The UK’s commitment to reach net zero by 2050 means we will all have to change some aspects of our lives for good. Whether it is giving up petrol and diesel cars, switching to renewable energy or making changes to our homes and offices, everyone will need to do their bit.
ELIMINATING EMISSIONS BY 2050
The government’s long-awaited net zero strategy sets out how the UK plans to halve emissions in little over a decade and eliminate them by 2050. Introducing the strategy, Prime Minister Boris Johnson claims “the United Kingdom is not afraid to lead the charge towards global net zero because history has never been made by those who sit at the back of the class hoping not to be called on.”
Leading this charge will involve decarbonising our power sector by 2035, phasing out the sale of new petrol and diesel vehicles by 2030 and decarbonising the way we heat and power our homes.
The UK has around 30 million buildings, including some of the oldest building stock in Europe, with 20 per cent of homes built before 1919. They are responsible for 17 per cent of our national emissions. Retrofitting them with better insulation, low-carbon heat and clean power sources is an essential part of the country’s journey to net zero.
Newly constructed buildings are far more energy efficient, but 80 per cent of the UK’s 2050 building stock already exists, hence the need for some large-scale retrofitting. A national retrofit programme has the potential to reduce household energy bills by up to £430 a year and create 500,000 green jobs.
London Mayor Sadiq Khan has declared a “retrofit revolution” in the capital to upgrade ageing homes so that social housing landlords can cut carbon emissions and improve the cold, damp housing stock currently on offer.
He hopes the move will also help tackle growing fuel poverty. In London 11.4 per cent of households are fuel poor, in joint place with the West Midlands. Only the North West is worse, with 12.1 per cent of households affected by fuel poverty, according to the Department for Business, Energy & Industrial Strategy.
HOW CAN THE UK REACH ITS RETROFITTING GOALS?
So what does retrofitting actually involve? Modifications to existing buildings to make them more energy efficient can range from small additions to big building projects. From switching to energy-saving lightbulbs to cavity wall insulation, from installing smart meters to putting solar panels on the roof, the possibilities are endless.
One of the government’s central policies is to phase out natural gas boilers in homes and buildings by 2035 at the latest. It plans to support 600,000 heat pump installations a year by 2028, driving down the cost so that they are on a par with traditional gas boilers.
But who is going to carry out all this work? A report by the Green Finance Institute and Bankers for Net Zero, Tooling Up the Green Homes Industry, estimated that to reach net zero by 2050, an estimated 29 million existing homes will need to be retrofitted. That means a million homes a year, every year until 2050, will have to be modified.
That is an enormous task. The report revealed that the majority of companies which carry out this type of work are small and medium-sized businesses. The UK retrofit industry is relatively fragmented compared with some European countries and it is hard to find retrofit managers who can create end-to-end propositions for clients.

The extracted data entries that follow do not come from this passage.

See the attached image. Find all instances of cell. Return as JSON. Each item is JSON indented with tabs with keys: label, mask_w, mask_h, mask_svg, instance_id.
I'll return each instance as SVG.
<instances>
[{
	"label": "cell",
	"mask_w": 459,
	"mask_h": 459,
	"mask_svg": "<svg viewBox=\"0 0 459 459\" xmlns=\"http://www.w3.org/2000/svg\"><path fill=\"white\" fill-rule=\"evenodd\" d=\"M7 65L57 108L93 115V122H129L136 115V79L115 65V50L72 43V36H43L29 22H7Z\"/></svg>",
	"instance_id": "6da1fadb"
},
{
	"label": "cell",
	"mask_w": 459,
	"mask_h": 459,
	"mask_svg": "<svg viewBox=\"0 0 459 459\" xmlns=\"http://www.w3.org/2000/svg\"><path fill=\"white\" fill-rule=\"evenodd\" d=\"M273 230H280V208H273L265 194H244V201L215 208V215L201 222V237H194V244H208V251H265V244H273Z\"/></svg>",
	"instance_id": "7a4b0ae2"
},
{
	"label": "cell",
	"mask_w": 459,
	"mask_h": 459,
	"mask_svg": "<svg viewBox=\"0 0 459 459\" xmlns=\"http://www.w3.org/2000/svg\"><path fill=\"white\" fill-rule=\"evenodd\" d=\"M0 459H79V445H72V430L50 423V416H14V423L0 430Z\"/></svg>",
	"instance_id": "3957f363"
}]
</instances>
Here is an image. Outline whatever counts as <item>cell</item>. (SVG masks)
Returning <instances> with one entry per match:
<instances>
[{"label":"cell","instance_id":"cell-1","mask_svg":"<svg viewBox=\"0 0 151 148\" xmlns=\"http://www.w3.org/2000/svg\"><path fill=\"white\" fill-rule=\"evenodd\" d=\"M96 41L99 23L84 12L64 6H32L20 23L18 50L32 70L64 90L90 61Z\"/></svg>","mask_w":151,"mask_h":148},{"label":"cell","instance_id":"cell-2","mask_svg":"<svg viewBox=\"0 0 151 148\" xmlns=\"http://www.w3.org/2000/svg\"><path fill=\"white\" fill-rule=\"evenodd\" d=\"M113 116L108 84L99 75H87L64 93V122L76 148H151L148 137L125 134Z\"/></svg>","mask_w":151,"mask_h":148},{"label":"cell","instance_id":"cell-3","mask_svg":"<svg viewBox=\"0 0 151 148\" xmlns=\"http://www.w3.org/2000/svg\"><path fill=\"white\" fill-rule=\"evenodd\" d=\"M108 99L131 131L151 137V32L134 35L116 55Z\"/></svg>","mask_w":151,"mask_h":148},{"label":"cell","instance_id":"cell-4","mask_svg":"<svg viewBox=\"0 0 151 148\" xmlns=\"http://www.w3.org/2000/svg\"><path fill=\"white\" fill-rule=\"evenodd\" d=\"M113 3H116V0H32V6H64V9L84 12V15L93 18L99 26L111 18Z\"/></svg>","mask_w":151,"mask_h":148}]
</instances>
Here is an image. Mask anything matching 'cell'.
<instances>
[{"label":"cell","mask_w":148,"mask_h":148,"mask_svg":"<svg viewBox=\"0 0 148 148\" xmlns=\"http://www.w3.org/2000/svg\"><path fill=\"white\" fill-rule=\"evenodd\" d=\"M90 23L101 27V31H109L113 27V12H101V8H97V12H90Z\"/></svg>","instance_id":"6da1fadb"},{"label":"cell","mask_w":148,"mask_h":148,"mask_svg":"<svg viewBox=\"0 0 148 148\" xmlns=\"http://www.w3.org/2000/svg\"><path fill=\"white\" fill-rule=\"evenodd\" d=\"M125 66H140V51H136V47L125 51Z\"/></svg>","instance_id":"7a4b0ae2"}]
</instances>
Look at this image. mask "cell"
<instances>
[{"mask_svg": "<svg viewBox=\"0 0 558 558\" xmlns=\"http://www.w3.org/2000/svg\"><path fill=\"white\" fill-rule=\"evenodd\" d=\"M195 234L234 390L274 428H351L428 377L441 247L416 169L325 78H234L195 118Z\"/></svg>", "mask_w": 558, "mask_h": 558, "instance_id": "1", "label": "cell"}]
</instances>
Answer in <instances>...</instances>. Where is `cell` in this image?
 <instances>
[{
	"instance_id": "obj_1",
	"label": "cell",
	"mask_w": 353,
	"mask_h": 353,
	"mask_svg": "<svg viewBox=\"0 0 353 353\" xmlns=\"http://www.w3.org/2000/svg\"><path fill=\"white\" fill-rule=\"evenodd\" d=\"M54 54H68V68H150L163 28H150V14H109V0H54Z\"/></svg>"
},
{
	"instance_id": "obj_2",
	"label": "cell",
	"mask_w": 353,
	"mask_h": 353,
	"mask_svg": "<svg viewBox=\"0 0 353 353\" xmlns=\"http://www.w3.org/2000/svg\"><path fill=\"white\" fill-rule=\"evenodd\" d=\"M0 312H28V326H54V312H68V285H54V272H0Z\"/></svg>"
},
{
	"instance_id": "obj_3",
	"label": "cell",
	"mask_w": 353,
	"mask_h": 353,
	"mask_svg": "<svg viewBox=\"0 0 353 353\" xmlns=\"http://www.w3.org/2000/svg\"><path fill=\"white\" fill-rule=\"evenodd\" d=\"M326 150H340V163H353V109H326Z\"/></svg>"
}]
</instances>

One organisation hoping to change this is not-for-profit cooperative RetrofitWorks. Its members include contractors, tradespeople and community groups. The cooperative offers homeowners a Retrofit Coordinator who assesses their house, produces a plan to make it more energy efficient, then works with contractors from the cooperative to oversee the process.
But it is not just housing stock that needs some TLC. Non-domestic building stock currently represents 23 per cent of UK built environment emissions, most of which is caused by fossil fuel heating systems. Heat pumps form a big part of the solution here. The UK Green Building Council’s Net Zero Whole Life Carbon Roadmap advises that 70 per cent of all non-domestic buildings should have heat pump systems by 2045 to reach net zero goals.
THERE’S HOPE FOR THE UK’S BUILDING STOCK
The good news is that retrofit solutions already exist. Organisations such as LETI, a network for built environment professionals in London, have published a Climate Emergency Retrofit Guide. Then there is the EnerPHit standard, which certifies retrofits to the high level required by the Passive House Standard. The Association for Environment Conscious Building also has a Retrofit Standard.
We already have the knowhow, the tools and the certification systems to retrofit the UK’s building stock. What we lack is a clear national retrofit strategy from the government that sets out long-term funding and political commitment to do this. The construction industry and consumers need to know that retrofitting is not just the latest trend, soon to be forgotten: it is the key to unlocking our ability to reach net zero by 2050.